Remedies Available to the Tenant
What action may the tenant take if the landlord breaches the agreement?
According to §47-8-27.1, if the owner breaches the rental agreement or does not fulfill his or her obligations under the Uniform Owner-Resident Relations Act, the tenant may either:
- Terminate the Lease. If the breach consists of material noncompliance with the rental agreement or noncompliance with the Uniform Owner-Resident Relations Act that materially affects health or safety, then the tenant may give the owner written notice of the acts or omissions constituting the breach. The notice should state that the rental agreement will terminate in seven days if the acts or omissions constituting the breach are not remedied within that time. If the owner does not make a reasonable effort to remedy the problems within those seven days, the rental agreement is terminated, and the owner must return the balance, if any, of prepaid rent or deposit to which the tenant is entitled.
- Abate the Rent.
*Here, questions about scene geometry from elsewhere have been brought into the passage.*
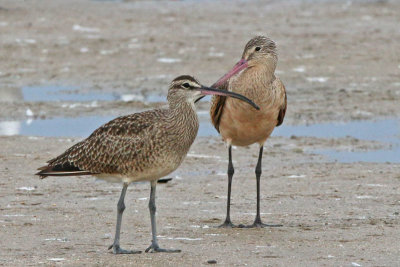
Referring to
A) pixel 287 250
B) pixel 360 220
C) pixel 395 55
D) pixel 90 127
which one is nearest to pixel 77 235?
pixel 287 250

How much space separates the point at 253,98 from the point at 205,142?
167 inches

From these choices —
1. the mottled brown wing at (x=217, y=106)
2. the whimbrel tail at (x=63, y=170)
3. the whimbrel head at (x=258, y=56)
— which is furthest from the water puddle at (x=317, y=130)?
the whimbrel tail at (x=63, y=170)

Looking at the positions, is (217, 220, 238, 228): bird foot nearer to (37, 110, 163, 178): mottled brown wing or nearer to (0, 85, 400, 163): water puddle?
(37, 110, 163, 178): mottled brown wing

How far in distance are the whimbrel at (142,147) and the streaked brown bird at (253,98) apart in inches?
63.9

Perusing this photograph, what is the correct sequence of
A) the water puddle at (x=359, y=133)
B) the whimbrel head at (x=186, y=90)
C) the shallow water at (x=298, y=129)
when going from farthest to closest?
1. the shallow water at (x=298, y=129)
2. the water puddle at (x=359, y=133)
3. the whimbrel head at (x=186, y=90)

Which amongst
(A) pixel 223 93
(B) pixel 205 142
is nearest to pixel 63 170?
(A) pixel 223 93

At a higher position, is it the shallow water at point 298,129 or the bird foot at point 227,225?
the shallow water at point 298,129

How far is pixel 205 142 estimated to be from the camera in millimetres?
14758

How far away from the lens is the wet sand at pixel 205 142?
931 centimetres

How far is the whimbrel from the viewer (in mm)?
8805

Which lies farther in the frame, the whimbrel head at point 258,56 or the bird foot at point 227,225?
the whimbrel head at point 258,56

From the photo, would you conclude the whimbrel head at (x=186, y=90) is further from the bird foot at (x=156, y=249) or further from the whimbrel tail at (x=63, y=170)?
the bird foot at (x=156, y=249)

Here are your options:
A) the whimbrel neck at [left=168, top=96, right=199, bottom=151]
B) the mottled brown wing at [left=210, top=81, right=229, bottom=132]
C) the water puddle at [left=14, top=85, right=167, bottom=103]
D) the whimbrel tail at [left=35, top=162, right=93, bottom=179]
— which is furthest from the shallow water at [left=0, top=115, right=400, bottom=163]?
the whimbrel tail at [left=35, top=162, right=93, bottom=179]

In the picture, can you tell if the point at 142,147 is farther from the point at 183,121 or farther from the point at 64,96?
the point at 64,96
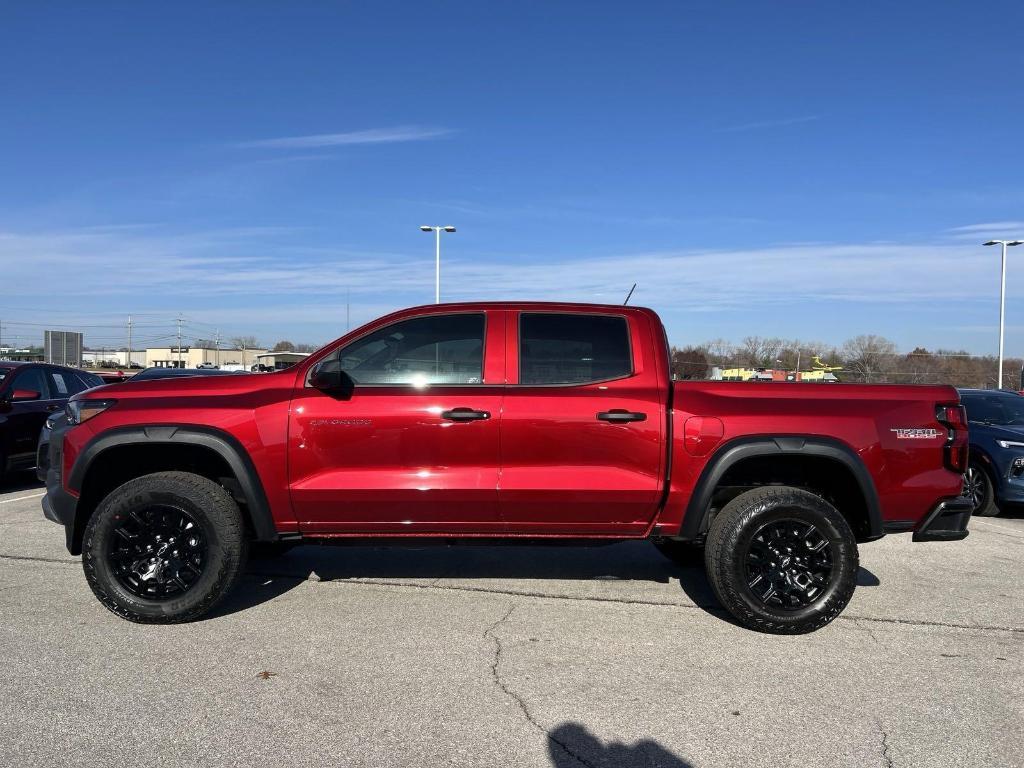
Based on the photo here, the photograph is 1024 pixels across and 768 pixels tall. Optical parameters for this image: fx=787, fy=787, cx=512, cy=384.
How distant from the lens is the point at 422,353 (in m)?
4.84

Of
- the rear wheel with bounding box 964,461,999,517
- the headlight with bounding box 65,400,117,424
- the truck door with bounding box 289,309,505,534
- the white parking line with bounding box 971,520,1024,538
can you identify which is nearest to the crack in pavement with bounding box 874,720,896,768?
the truck door with bounding box 289,309,505,534

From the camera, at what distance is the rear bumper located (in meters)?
4.64

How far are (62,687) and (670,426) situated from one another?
3.38 metres

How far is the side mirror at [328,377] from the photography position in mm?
4535

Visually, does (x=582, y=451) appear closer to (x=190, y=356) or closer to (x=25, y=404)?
(x=25, y=404)

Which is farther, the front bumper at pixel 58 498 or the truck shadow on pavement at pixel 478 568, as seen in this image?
the truck shadow on pavement at pixel 478 568

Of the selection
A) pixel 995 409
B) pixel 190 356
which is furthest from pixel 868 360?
pixel 190 356

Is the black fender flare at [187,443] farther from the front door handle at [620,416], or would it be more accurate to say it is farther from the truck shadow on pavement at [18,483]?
the truck shadow on pavement at [18,483]

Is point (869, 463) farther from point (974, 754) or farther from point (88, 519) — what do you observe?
point (88, 519)

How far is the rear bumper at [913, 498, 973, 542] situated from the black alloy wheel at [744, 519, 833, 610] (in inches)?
25.1

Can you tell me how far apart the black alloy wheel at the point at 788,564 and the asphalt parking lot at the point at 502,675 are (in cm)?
24

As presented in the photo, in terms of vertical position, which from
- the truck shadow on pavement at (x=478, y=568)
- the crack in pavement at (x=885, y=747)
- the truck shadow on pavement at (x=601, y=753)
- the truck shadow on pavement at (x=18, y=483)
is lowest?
the truck shadow on pavement at (x=18, y=483)

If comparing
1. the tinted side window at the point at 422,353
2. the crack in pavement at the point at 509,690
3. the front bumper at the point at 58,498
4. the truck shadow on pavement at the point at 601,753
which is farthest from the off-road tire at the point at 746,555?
the front bumper at the point at 58,498

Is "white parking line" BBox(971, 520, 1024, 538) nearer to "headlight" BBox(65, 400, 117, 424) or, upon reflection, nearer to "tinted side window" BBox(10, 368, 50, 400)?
"headlight" BBox(65, 400, 117, 424)
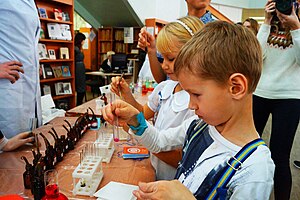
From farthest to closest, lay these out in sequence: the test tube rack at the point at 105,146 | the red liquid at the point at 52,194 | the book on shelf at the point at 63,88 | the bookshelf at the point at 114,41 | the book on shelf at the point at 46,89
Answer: the bookshelf at the point at 114,41
the book on shelf at the point at 63,88
the book on shelf at the point at 46,89
the test tube rack at the point at 105,146
the red liquid at the point at 52,194

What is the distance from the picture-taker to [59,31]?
4543 millimetres

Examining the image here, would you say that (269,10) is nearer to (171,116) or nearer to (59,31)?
(171,116)

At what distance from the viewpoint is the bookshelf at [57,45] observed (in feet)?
14.3

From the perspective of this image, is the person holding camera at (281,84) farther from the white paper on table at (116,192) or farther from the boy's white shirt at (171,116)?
the white paper on table at (116,192)

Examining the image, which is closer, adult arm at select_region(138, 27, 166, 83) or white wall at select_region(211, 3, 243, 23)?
adult arm at select_region(138, 27, 166, 83)

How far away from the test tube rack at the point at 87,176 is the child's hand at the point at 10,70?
0.73 metres

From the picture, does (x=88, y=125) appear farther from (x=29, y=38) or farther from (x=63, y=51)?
(x=63, y=51)

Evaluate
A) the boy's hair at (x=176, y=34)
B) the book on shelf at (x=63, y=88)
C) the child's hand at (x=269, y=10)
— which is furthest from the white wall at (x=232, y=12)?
the boy's hair at (x=176, y=34)

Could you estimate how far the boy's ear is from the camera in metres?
0.63

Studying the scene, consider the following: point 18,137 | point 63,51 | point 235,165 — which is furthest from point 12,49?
point 63,51

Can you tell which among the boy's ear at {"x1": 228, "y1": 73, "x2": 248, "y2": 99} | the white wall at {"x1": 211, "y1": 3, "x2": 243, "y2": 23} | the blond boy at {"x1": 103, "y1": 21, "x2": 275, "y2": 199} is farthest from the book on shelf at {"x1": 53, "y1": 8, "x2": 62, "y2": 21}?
the white wall at {"x1": 211, "y1": 3, "x2": 243, "y2": 23}

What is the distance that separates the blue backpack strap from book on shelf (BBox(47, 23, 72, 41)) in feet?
14.4

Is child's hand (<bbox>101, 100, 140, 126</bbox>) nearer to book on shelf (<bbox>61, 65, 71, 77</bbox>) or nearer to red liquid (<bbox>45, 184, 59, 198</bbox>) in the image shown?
red liquid (<bbox>45, 184, 59, 198</bbox>)

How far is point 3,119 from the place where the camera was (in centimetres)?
150
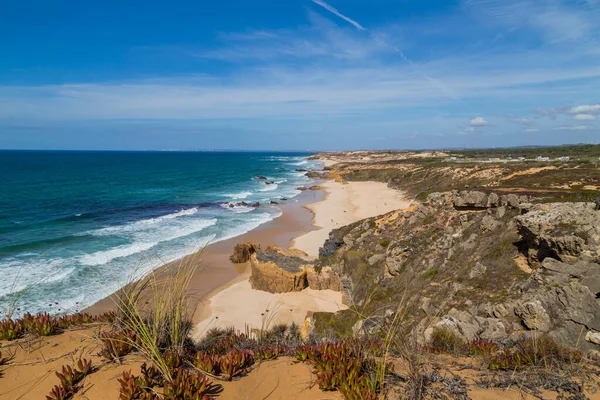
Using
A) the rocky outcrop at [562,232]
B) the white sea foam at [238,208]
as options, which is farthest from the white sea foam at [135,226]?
the rocky outcrop at [562,232]

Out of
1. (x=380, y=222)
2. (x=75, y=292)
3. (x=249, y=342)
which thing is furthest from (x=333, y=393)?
(x=75, y=292)

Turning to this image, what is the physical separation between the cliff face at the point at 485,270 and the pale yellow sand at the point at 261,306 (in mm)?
1160

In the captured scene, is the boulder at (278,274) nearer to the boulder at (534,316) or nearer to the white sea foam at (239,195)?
the boulder at (534,316)

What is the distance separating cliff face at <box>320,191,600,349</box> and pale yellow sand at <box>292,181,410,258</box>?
8.26m

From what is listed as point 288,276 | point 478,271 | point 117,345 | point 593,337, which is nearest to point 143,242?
point 288,276

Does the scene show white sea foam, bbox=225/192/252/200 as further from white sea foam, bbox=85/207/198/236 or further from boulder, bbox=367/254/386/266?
boulder, bbox=367/254/386/266

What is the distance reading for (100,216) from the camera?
33.0 metres

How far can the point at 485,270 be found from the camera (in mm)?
9328

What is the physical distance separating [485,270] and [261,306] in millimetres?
8590

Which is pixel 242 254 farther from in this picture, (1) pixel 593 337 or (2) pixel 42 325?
(1) pixel 593 337

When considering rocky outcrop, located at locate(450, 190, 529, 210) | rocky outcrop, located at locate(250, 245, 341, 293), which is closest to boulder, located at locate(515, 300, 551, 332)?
rocky outcrop, located at locate(450, 190, 529, 210)

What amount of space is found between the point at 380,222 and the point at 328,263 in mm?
3612

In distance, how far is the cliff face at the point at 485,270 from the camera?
6594 millimetres

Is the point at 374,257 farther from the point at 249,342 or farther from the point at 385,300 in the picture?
the point at 249,342
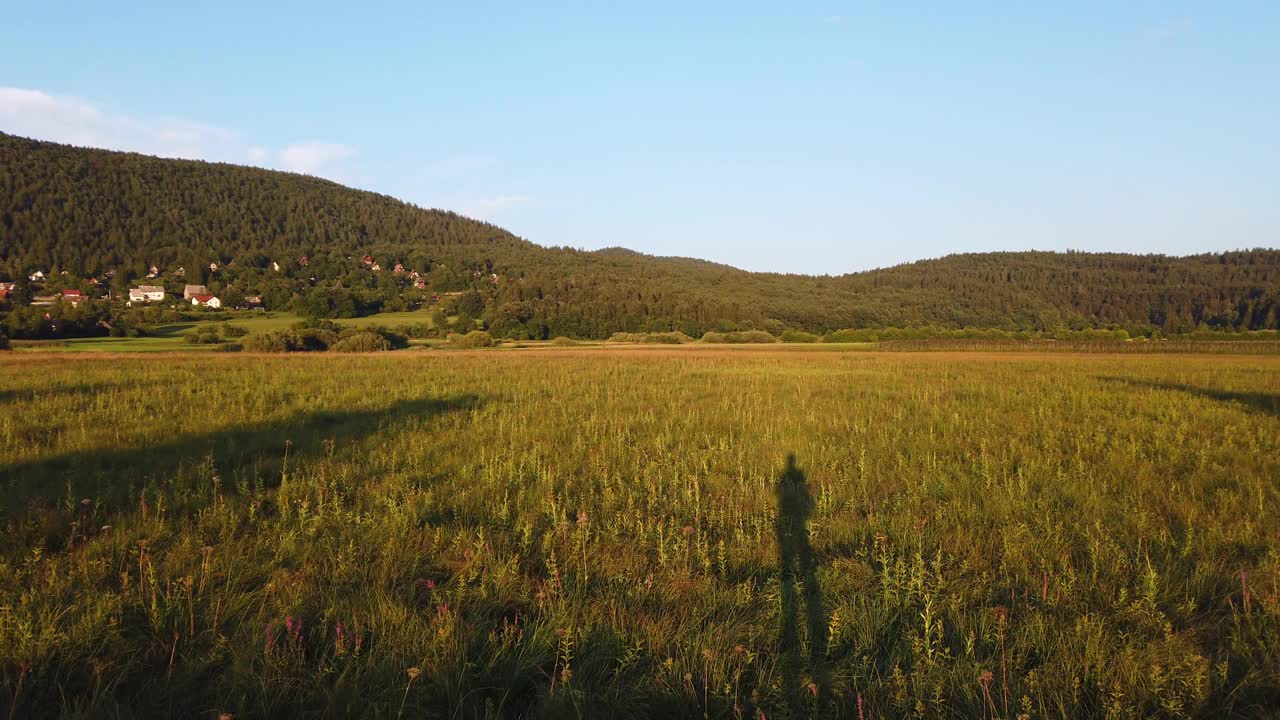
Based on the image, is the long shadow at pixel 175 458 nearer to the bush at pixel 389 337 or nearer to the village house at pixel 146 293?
the bush at pixel 389 337

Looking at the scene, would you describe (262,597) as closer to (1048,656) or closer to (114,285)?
(1048,656)

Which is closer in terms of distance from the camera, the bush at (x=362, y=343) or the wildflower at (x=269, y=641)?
the wildflower at (x=269, y=641)

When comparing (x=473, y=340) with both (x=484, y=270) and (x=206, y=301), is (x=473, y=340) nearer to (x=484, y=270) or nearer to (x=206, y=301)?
(x=206, y=301)

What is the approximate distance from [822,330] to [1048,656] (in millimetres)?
92326

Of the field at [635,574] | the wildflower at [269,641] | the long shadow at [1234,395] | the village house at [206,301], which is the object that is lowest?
the long shadow at [1234,395]

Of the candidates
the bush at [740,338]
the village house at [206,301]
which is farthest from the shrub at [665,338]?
the village house at [206,301]

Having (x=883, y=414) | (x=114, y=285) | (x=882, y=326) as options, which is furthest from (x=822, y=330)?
(x=114, y=285)

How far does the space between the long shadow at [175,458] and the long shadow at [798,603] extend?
6010mm

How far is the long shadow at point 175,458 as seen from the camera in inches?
227

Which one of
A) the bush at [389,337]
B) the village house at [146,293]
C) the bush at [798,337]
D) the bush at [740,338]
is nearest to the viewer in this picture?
the bush at [389,337]

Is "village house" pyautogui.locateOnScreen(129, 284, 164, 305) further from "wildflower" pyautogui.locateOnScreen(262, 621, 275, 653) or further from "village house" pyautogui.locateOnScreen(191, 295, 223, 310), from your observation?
"wildflower" pyautogui.locateOnScreen(262, 621, 275, 653)

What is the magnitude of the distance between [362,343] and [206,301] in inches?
2079

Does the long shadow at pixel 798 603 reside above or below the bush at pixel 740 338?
below

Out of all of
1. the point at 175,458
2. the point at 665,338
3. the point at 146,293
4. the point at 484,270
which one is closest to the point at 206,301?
the point at 146,293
The tenant may assert a claim for abatement of rent (see next question for details).
In addition, the tenant may sue to recover damages or obtain an injunction against the landlord for any material noncompliance by the owner with the rental agreement or the Uniform Owner-Resident Relations Act. §47-8-27.1(C). If the tenant prevails, then the tenant should also be awarded reasonable attorney’s fees and court costs. §47-8-48(A). The complaining party has a duty to mitigate damages. §47-8-6(A).
The tenant may not give a seven-day notice and abate the rent during the same rental period. §§47-8-27.1(A) and -27.2(A) & (B).
Is the tenant allowed to abate the rent when the landlord fails to fulfill his or her obligations?
If the landlord violates his obligations under §47-8-20(A)(1)-(6) (see [and link to] What are the obligations of the landlord to the tenant? above), in a manner other than a failure or defect in an amenity of the unit, the tenant must give written notice to the owner of the conditions needing repair. §47-8-27.1(A). (An amenity is a facility or area supplied by the owner that is not necessary for the health and safety of the resident or the habitability of the dwelling unit, such as a swimming pool or tennis court. §47-8-3(C).) If the landlord does not remedy the conditions set out in the notice within seven days of the notice, the tenant is entitled to abate rent as follows:
- one-third of the pro-rata daily rent for each day from the date the tenant notifies the landlord of the conditions needing repair, through the day the conditions in the notice are remedied. If the landlord does not make the repairs through the subsequent rental period, the tenant may continue to abate the rent at the same rate until the conditions are remedied; and
- one hundred percent of the rent, if the dwelling is uninhabitable and the tenant cannot stay there, for each day from the date the resident notifies the landlord of the conditions needing repair until the date the conditions are remedied.§47-8-27.2.
If the tenant chooses the remedy of abatement of the rent, then the tenant may not invoke an alternate remedy under §47-8-27.1 (seven-day notice and/or suit for damages) during that same rental period. §§47-8-27.1(A) and -27.2(A) & (B).